AV#171-175 - INTRODUCTION to series -The business of education (is education)



Public education struggles to define its mission.  Above all, public schools struggle to clarify their purpose—and stay with it.  (See “AV#161 – Schools with a Mission,” May 23, 2017).  

The business community can support such work.  Clarity of purpose matters.

However, when business uses its clout to push its own agenda on schools, educators—pliable and vulnerable, accustomed to shifting course depending on how the wind blows—often surrender.  Schools adapt, but suffer the consequences.  More mission creep.
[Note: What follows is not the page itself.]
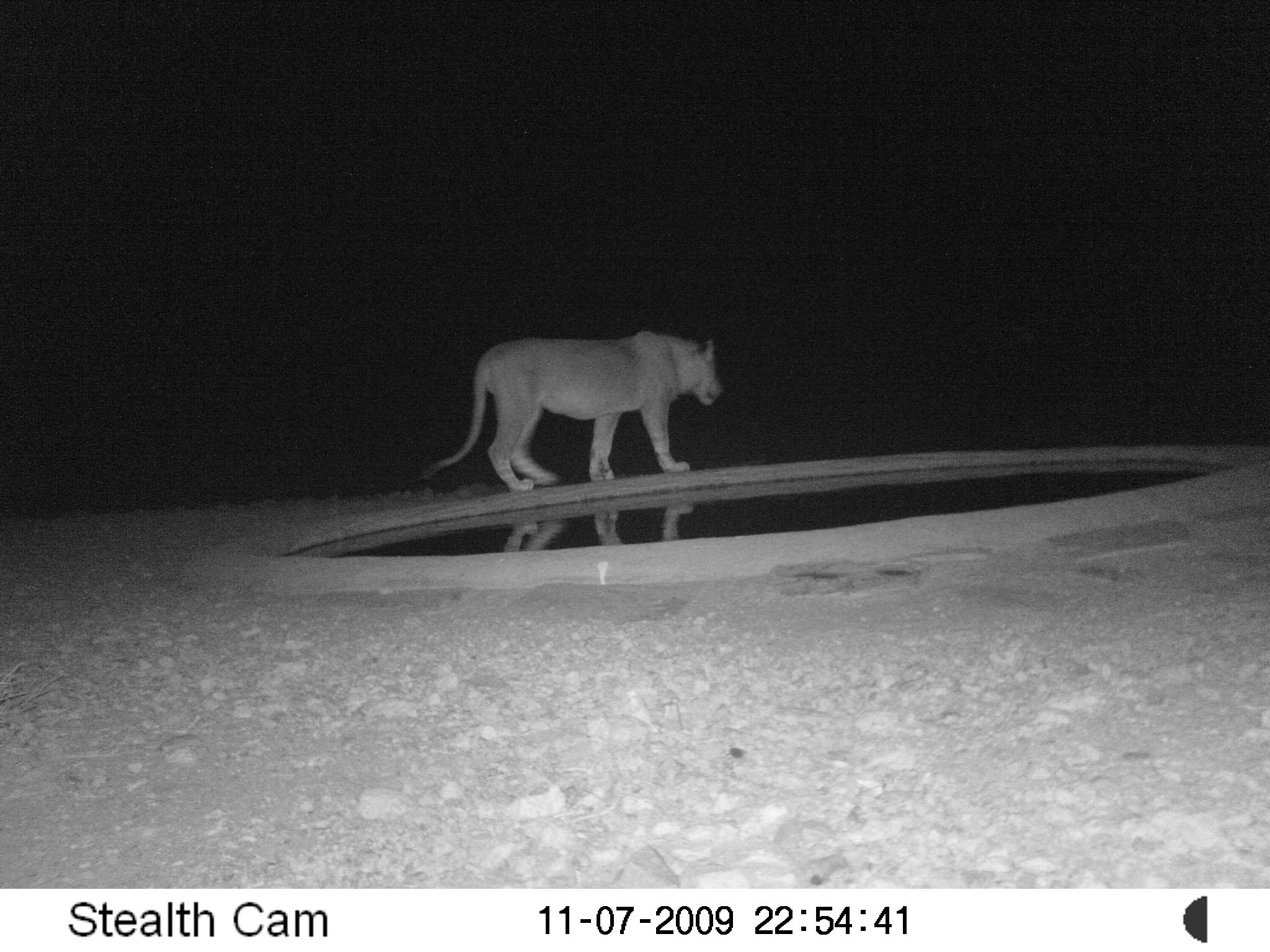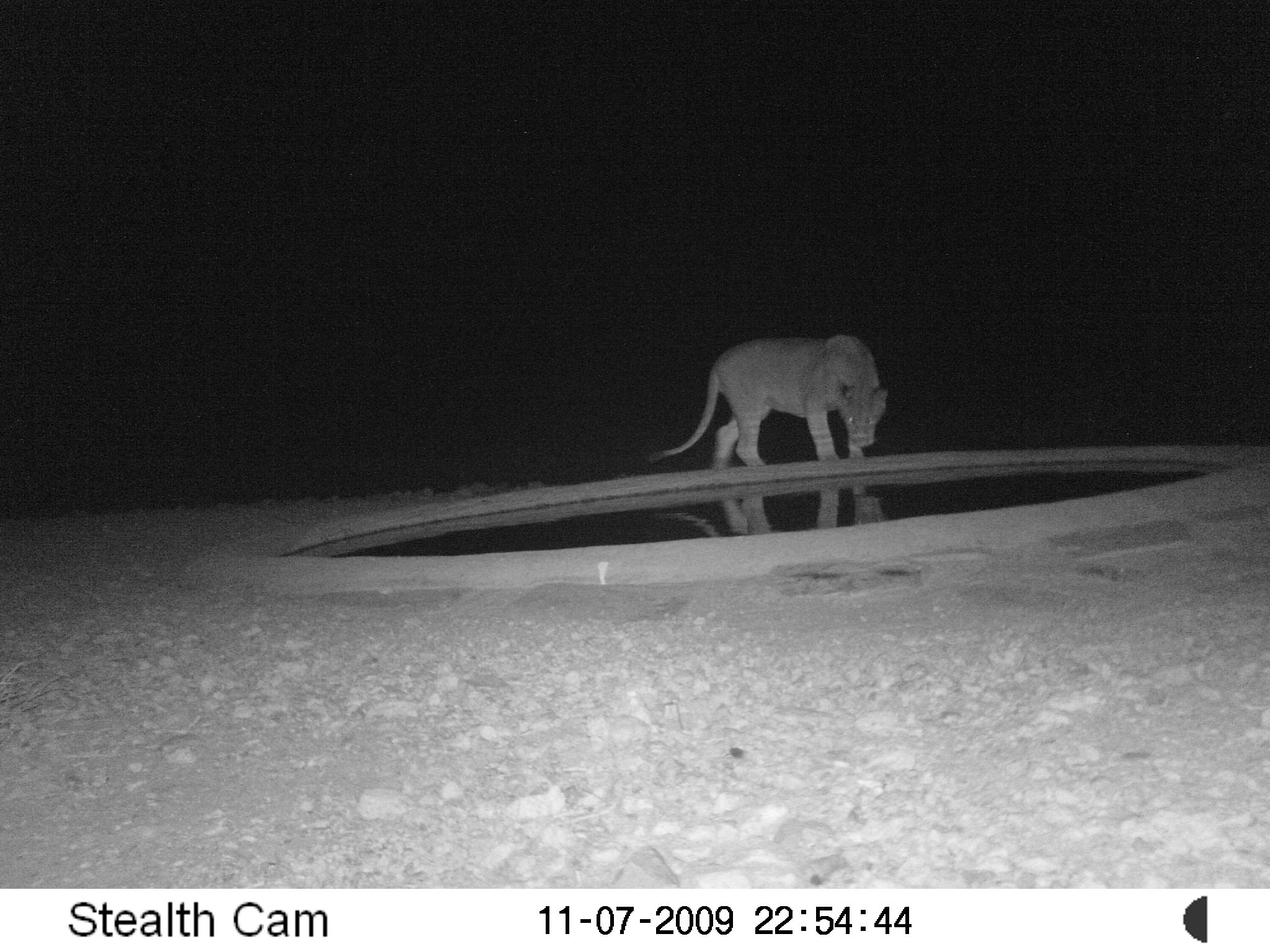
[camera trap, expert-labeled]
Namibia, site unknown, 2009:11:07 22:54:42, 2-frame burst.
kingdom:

More confusion as to their purpose. 

I cheer the support many corporate leaders and businesses have provided to the most basic change I have witnessed the past two decades in public education: the emergence of charter schools as a valid option within the Colorado K-12 system.  I am appalled by false claims against choice and charters as “privatization” – maybe a valid charge in a few other states, but not our story.  Even worse is the paranoid rhetoric about corporate intrusion intent on “destroying public education as we know it”–all to advance some kind of “free-market vision." I see no trace of that in Colorado.

I know many business leaders mean well.  Many understand the skills-gap and the needs of the economy far better than I do.  And I am sure many hope to provide young people meaningful choices. 

Nevertheless, I have kept a wary eye on the role of business in its support of various non-profits working with schools.  During my time as a foundation program officer in the early 1990’s, I lost faith in both the Colorado Alliance of Business (CAB) and Junior Achievement.  Our foundation supported their efforts in K-12 schools, but I concluded that, if well meaning, neither had a significant impact on improving public education.  (CAB later merged with the Public Education Coalition, forming today’s PEBC.)

I believe educators are neither paranoid nor anti-business to question recent developments—where business pushes an agenda that clashes, as I see it, with the purpose of public education.  Specifically, in 2018, I believe educators must be clear-eyed about the role business leaders wish to play in advancing career education.  For something fundamental has changed these last few years. Especially for K-12 schools and community colleges.

I have looked into this issue recently and will now spend the next few weeks sharing my concerns in a series of newsletters.  Each Wednesday, for a month.  Feel free to ignore Another View for all of January if this is not of interest.